NYC mayor announces cuts as high as 15% for all agencies amid ballooning migrant costs

NEW YORK — Mayor Adams announced Saturday there would be cuts as high as 15% to all city agencies by next spring — including the police and health departments — in response to the costly migrant crisis, which could further impact the delivery of city services.

The mayor made a surprise speech over the weekend telling New Yorkers that the lack of substantial support from the federal and state government regarding the crisis — at a time when COVID aid is drying up — has forced the city to impose austerity cuts.

“We are in the middle of a humanitarian crisis involving asylum seekers, a crisis that will cost our city $12 billion over three fiscal years,” Adams said. “While our compassion is limitless our resources are not.”

Those cuts, the administration said, intend to “minimize disruption to programs and services, and there will not be layoffs,” according to a press release on the announcement. The current budget stands at $107 billion.

The cuts must be submitted ahead of the city’s budget update in November. If the city doesn’t get more federal help between now and January, Adams warned that there could be an additional 5% cut in January and another 5% in April. Adams also intends to impose a 5% cut in the following four years. City agencies could stave off those cuts if more federal and state aide comes through, according to Adams.

Adams’ announcement comes as the city continues to take in thousands of migrants mostly entering from the U.S.-Mexico border. To date, there have been somewhere around 110,000 migrants arriving in New York City.

An estimated 60,000 migrants are currently under the city’s care, according to the government figures.

City Council Speaker Adrienne Adams — who leads the 51-member body that’s heavily scrutinized the mayor’s strategy on the crisis — had no immediate comment regarding the budget cuts.
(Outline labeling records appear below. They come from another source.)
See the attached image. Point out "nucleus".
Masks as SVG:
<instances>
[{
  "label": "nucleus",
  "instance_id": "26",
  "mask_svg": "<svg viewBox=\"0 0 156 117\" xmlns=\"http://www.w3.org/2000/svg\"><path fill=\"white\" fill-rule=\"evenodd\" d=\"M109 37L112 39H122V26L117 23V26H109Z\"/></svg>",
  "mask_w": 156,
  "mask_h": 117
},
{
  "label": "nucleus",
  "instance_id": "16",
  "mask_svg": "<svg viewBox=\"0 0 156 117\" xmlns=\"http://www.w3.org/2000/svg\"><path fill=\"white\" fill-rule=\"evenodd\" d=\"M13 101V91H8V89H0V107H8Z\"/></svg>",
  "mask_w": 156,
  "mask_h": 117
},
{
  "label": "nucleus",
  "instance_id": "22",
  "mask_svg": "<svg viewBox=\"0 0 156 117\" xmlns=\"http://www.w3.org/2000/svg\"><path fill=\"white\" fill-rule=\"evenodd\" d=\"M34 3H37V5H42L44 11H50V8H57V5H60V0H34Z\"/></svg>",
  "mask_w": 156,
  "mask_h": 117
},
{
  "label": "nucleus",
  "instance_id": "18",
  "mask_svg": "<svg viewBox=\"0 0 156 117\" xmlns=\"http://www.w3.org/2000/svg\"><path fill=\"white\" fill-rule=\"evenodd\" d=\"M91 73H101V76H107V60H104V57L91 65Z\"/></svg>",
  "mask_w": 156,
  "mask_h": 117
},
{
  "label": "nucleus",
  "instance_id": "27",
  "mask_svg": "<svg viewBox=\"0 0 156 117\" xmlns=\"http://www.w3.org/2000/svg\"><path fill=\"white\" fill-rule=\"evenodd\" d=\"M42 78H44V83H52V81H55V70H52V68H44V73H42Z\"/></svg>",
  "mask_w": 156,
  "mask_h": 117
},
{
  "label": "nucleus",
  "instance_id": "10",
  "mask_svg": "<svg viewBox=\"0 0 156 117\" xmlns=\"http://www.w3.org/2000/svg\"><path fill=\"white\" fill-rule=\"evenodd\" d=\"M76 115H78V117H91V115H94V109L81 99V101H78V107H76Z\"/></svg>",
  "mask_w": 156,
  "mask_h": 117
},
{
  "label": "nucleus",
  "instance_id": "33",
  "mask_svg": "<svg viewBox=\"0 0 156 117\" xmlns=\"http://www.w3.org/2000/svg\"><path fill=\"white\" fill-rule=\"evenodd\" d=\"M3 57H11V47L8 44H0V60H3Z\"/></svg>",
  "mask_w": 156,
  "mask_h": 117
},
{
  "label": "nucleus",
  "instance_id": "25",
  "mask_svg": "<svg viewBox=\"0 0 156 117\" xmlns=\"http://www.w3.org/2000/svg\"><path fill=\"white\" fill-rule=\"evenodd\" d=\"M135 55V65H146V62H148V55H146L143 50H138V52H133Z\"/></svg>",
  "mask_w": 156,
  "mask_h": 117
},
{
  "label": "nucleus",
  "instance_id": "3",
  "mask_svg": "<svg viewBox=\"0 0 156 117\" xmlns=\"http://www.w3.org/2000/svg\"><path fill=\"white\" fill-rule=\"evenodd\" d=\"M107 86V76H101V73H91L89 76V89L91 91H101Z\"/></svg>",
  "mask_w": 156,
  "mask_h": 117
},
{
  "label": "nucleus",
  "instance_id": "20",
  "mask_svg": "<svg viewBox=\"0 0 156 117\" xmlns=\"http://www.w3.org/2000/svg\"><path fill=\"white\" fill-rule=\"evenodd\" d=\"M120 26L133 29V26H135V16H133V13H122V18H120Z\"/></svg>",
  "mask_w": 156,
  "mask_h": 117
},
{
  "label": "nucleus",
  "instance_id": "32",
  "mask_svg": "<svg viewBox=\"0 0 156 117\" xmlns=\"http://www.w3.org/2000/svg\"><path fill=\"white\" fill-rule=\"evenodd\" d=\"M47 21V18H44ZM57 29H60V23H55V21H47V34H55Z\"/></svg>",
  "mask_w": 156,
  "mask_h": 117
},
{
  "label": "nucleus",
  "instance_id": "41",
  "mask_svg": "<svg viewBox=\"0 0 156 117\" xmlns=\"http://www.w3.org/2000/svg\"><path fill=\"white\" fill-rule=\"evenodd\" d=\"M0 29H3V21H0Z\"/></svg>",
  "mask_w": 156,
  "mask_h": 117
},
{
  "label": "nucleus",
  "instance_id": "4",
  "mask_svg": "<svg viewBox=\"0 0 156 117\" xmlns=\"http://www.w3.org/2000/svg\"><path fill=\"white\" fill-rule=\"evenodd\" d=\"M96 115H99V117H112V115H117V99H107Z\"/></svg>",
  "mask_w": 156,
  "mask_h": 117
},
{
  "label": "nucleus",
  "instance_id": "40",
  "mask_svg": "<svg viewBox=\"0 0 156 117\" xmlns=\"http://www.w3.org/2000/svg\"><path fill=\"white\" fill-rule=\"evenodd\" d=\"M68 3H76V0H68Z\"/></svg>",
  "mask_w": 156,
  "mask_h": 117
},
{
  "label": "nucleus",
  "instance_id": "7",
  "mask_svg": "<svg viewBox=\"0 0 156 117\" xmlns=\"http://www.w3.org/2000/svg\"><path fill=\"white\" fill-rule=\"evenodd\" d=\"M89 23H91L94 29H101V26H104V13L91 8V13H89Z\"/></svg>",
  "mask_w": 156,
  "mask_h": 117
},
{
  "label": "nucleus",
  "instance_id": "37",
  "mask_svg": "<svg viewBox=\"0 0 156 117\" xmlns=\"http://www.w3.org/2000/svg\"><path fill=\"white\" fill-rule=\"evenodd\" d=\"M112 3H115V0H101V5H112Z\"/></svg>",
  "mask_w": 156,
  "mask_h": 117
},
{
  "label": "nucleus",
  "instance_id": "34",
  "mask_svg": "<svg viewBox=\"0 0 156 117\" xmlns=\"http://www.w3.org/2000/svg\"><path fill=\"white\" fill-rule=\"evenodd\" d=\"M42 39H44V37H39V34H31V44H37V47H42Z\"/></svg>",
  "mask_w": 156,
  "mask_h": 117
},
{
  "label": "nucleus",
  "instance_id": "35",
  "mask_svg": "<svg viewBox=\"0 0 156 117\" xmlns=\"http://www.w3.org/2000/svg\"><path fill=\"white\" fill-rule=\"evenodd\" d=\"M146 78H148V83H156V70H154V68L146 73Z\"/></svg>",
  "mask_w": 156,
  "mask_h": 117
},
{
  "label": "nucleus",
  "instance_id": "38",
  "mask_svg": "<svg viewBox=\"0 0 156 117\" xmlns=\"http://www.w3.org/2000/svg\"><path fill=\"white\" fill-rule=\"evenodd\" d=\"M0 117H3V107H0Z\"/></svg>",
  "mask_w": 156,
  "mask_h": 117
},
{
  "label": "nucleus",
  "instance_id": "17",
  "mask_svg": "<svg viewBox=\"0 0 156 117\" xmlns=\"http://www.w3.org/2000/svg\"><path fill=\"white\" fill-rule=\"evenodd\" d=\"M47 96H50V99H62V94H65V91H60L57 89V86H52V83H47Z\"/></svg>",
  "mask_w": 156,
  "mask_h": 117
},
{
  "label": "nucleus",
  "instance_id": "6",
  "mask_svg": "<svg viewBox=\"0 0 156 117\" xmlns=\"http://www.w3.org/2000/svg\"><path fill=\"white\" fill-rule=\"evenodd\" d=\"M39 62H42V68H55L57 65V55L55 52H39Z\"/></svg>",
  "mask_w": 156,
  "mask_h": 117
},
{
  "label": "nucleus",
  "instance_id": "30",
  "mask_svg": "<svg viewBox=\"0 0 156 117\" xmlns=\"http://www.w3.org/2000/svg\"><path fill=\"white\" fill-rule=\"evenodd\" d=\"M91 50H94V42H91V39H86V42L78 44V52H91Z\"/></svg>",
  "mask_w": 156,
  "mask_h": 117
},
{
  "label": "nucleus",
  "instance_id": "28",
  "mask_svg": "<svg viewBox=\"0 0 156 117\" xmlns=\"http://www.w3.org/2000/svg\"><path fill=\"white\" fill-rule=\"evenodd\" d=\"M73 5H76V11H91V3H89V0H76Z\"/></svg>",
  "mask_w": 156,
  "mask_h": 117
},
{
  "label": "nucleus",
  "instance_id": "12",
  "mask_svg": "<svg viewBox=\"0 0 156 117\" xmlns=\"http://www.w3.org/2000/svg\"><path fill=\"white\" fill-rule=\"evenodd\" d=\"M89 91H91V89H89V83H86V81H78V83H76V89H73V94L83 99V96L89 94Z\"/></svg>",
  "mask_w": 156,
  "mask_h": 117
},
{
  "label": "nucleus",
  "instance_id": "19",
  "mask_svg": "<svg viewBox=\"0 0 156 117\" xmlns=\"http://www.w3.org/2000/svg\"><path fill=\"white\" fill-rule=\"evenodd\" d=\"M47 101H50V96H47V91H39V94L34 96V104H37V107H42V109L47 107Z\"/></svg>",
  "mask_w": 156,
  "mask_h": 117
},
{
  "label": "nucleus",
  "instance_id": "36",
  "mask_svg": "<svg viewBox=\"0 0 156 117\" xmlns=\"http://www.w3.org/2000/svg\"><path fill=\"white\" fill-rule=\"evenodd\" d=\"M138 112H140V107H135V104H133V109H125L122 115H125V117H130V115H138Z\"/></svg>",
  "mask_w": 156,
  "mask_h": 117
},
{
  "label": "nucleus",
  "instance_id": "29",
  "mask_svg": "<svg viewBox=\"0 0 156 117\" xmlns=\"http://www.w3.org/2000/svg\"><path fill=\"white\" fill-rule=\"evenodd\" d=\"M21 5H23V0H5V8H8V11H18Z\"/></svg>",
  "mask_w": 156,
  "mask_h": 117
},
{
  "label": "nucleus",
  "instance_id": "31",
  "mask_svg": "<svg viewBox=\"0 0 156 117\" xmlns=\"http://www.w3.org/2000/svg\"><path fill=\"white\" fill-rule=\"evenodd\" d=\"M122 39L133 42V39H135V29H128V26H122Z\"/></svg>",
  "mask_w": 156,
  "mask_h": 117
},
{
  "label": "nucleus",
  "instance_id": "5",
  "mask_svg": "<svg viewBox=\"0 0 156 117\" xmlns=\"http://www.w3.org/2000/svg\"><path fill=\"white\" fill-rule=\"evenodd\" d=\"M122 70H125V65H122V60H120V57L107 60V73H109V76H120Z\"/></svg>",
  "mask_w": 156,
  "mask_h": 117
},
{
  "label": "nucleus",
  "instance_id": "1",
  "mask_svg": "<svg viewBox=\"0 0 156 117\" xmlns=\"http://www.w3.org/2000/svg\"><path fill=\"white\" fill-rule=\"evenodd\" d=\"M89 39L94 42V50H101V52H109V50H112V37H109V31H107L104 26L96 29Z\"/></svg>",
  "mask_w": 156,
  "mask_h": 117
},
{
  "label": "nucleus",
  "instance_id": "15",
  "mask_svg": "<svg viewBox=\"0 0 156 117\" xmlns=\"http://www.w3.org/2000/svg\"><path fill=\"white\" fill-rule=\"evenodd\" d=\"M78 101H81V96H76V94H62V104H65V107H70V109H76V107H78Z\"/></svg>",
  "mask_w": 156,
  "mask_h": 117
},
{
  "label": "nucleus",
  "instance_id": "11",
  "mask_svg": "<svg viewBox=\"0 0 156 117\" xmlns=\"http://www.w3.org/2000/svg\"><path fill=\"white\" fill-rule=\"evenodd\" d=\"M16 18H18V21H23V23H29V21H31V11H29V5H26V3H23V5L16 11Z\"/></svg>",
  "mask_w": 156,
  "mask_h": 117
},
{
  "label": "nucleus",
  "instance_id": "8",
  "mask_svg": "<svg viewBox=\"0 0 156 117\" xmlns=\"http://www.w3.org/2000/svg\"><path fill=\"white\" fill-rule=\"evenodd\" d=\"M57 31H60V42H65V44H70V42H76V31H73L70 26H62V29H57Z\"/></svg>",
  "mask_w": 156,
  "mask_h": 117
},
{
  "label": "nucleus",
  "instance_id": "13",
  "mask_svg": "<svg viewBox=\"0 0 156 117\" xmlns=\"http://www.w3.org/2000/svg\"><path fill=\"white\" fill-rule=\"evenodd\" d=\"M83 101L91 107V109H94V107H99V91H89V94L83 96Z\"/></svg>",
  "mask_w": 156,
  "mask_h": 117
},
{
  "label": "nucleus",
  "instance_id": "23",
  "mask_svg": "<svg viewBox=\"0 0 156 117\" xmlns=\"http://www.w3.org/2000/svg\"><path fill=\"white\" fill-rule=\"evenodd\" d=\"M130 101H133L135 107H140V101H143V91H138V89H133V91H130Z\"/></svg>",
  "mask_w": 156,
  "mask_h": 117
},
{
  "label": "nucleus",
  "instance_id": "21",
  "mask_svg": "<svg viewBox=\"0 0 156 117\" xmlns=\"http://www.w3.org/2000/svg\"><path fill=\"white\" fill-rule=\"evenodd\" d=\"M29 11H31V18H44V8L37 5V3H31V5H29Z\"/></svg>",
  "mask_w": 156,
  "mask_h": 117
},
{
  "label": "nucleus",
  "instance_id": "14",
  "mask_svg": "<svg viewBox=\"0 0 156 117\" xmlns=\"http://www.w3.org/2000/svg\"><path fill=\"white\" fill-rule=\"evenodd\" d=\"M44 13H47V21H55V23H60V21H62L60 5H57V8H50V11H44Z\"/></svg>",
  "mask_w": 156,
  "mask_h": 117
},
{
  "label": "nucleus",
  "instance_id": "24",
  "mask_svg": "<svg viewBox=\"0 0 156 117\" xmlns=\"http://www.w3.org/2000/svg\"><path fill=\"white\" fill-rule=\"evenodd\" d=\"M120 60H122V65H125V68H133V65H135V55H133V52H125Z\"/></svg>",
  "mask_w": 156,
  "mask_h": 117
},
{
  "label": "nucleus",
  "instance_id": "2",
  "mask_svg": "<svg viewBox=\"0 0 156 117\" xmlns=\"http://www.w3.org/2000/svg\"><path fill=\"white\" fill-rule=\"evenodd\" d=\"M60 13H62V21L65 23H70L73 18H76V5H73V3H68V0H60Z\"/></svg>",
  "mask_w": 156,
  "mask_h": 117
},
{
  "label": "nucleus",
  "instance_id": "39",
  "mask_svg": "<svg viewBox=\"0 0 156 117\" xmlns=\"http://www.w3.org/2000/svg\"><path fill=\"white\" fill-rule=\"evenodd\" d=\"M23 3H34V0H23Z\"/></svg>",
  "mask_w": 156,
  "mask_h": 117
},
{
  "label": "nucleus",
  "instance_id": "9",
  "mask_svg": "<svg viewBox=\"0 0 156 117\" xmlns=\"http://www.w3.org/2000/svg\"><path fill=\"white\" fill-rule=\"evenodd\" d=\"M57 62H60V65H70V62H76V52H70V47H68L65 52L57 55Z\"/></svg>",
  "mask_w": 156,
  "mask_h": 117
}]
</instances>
But City Comptroller Brad Lander, who’s been a staunch critic of the mayor’s handling of the migrant crisis, agreed that more federal and state aid is needed to manage the crisis.

“But while our office will review these proposed cuts, one thing is immediately clear: Scapegoating asylum seekers will not improve education, public safety, housing affordability, or quality of life for New Yorkers,” Lander said in a statement.

For months, Adams has sounded the alarm over how the crisis has stressed the city’s social safety net, saying the city is running out of space to house the migrants. Advocates for the migrants said the city can do more to effectively respond to the crisis, including renting more vacant hotel rooms or provide city-funded housing vouchers to free up space in the shelter system.

The fight for more federal funding has put Adams at loggerheads with the Biden administration, which hasn’t fully responded to Adams’ needs.

On Wednesday, Adams predicted that the crisis would “destroy” the city without greater federal and state intervention, provoking the ire of left-wing groups who believed the mayor was scapegoating migrants.

Adams on Friday stuck by his words, warning that without help it will impinge the delivery of services to migrants and “long-time New Yorkers who are already struggling,”

“We already had a homeless population, we already had low-income New Yorkers that were struggling to feed themselves and to stay in their homes,” Adams said on “The PBS NewsHour” Friday. “We are going to transform this city, if this is not under control, with a price tag of $12 billion.”